Signed and Shared.
More time posting than coding
Signed and Shared.
The terms dont favour BTL owners, for a start the mortgages arent as good, higher int rates and lower LTV's. I agree there needs to be balance, what I think has skewed the argument is the number of foreign investors buying up vast numbers of London properties and creating a south east bubble. Personally I dont see anything wrong in having a few BTL's, hey my son or daughter might end up living in one I own.

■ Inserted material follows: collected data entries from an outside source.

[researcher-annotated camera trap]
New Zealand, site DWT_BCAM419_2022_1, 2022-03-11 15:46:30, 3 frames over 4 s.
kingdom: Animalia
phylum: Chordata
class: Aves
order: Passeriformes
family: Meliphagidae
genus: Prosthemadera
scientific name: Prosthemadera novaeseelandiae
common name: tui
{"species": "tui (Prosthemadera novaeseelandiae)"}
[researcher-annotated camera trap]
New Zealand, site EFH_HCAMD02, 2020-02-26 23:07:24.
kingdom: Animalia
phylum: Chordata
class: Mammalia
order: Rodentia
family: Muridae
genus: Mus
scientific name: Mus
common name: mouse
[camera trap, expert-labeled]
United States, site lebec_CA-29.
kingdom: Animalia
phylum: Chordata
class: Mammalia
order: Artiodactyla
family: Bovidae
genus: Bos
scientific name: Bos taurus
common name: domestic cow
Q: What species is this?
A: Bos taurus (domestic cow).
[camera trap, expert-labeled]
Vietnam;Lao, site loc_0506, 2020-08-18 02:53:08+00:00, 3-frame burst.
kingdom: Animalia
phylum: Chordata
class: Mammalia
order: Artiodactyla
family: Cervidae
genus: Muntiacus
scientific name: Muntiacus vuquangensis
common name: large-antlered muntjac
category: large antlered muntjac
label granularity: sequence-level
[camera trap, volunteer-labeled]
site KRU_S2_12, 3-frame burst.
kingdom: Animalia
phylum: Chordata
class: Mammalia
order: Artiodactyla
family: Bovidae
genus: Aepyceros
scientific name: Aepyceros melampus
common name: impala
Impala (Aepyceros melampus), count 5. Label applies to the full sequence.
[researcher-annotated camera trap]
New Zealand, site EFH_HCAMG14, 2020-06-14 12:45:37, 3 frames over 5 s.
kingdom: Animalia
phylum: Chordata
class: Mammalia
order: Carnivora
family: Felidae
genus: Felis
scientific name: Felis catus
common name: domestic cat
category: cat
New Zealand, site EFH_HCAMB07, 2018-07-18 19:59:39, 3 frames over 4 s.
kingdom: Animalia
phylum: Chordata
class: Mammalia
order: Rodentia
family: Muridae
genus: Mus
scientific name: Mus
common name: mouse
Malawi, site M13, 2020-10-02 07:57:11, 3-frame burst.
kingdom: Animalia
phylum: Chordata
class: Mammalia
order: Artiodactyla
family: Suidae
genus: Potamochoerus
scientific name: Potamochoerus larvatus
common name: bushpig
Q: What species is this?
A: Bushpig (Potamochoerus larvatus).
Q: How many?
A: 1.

The stupidity of it all though is that if you run BTL as a Ltd commercial enterprise none of the new rules apply. So it doesnt hit the people that own 50 or 100 running it as a business, it just hits the small man who is trying to plan for the future. Any who do own a vast number and are cash rich wont mind setting up an Ltd, paying the CGT and avoiding this all together.
For the vast number of contractors who earn above average wage can you suggest an alternative investment strategy? After all we dont live in a communist state so investing is ok. Gold is knackered, Pensions are at best poor performers at worst you lose it all, savings have shockingly bad returns and ISA's have a limit.
Last edited by smalldog; 12th January 2016 at 13:27.
The MMR excluded BTL investors, so it isn't a level playing field. The problem is that, for every person with reasonable intentions (you, I dare say), there are five others that are speculating on a property bubble. In terms of financial stability, it makes far more sense for SMEs and larger corporates to be investing in BTL than retail investors. Retail investors are typically chasing a pension (i.e. several properties) or a quick turnaround on asset appreciation, which exaggerates the existing propensity for boom/bust in UK property. However, the irony of the current gov't policies is that, in the short-term, they may produce the herd departure from BTL that they're looking to avoid in the longer term.
Sure, there are millions of sensible investment strategies across a whole variety of asset classes that don't have the same social consequences as housing bubbles. Most retail BTL investors are woefully over-exposed to UK housing, given that they probably own their own house and have several others.